Enterprise Agents: What Information Do We Collect?
Last updated
Last updated
This article explains the information captured by ThousandEyes Enterprise Agents, and information forwarded to ThousandEyes.
A Enterprise Agent is a system configured to run a supported version of Linux, which is deployed behind the firewalls of an organization in order to measure performance against either internal or Internet-based network assets. Enterprise Agents are typically deployed using virtualization, and can be installed either as a package, in a supported version of Ubuntu, Red Hat Enterprise Linux, or CentOS, or as a prepackaged virtual appliance, which can be simply deployed into a number of different hypervisor platforms.
The diagram below shows a simple version of the connectivity between a Enterprise Agent, network assets you are monitoring, and ThousandEyes.
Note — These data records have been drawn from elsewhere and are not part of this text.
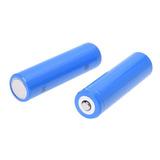 Batería Litio 3,7v 4000 Mah Electroimporta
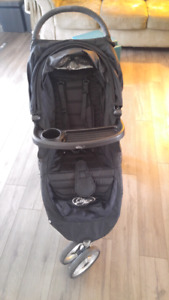 City Select Mini Stroller (baby jogger)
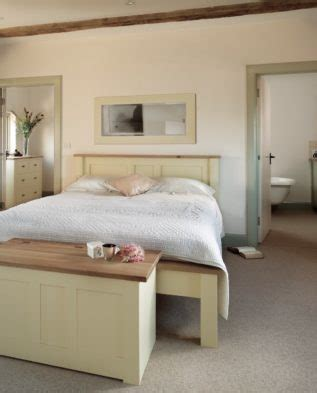 Ivory Painted Bedroom Furniture Impello Ivory Painted Bedroom Furniture Archives Con Tempo Furniture
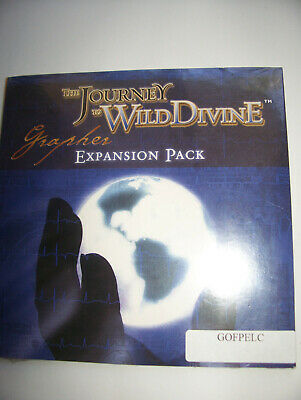 The Journey to Wild Divine Grapher expansion pack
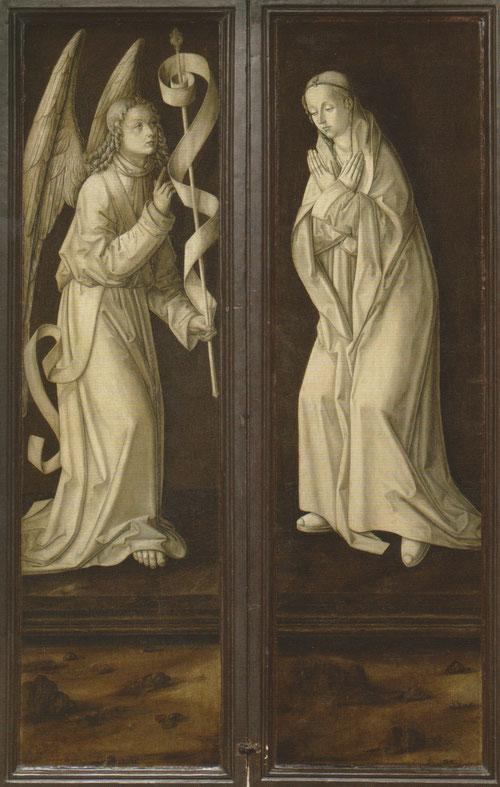 Tríptico cerrado. Escena de la Anunciación.Bermejo hace gala de su virtuosismo pictórico en estas grisallas de inspiración flamenca.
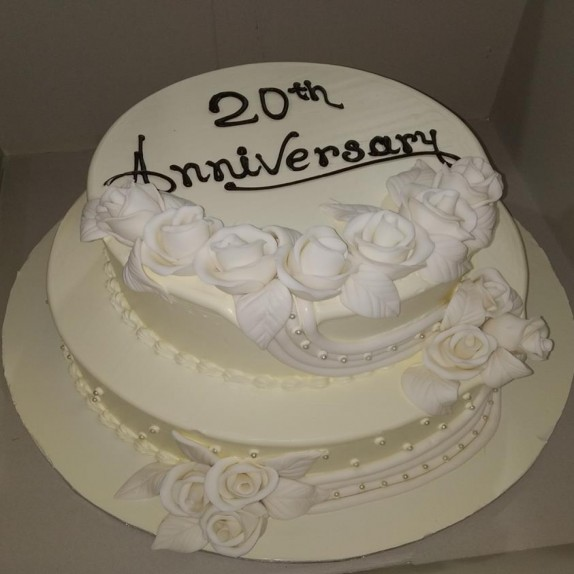 Customize Cake-028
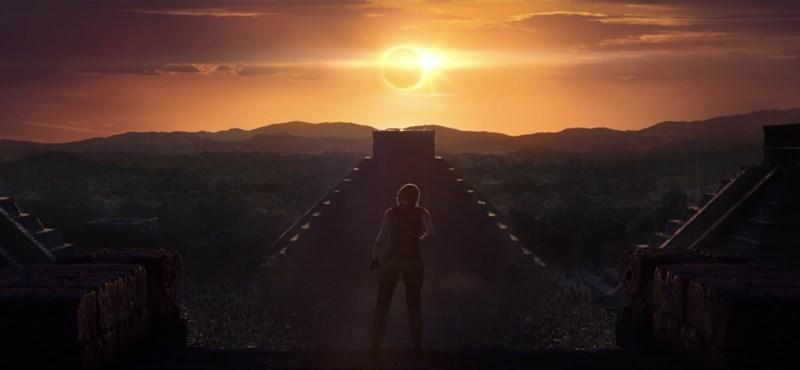 Szereti a Tomb Raidert? Ősszel jön az utolsó, mindenre választ ígérő videójáték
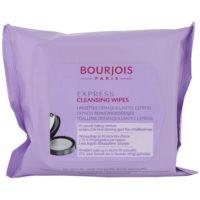 Bourjois Express tisztító törlőkendő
The following steps are repeated during the course of an Enterprise Agent's operation.
Wake up
Resolve assigned collector hostname
Determine operating system and kernel versions
Handshake with the agent collector
Check for results which have not yet been synchronized with the agent collector
Synchronize with the agent collector
Check current version against available version
if version is out of date, initiate background update process
determine next available window to apply updates
apply updates
Get new task information
Go back to sleep until the next task needs to be run
The information is exchanged with the assigned agent collector; the type of information exchanged with the collector depends largely upon which kinds of tests are being run from the ThousandEyes agent. In essence, our focus is twofold. First, collection of timing information for each phase of a request, and second, information about each routable device (aka "node") touched in the path between the agent and the destination, and the links that connect these nodes.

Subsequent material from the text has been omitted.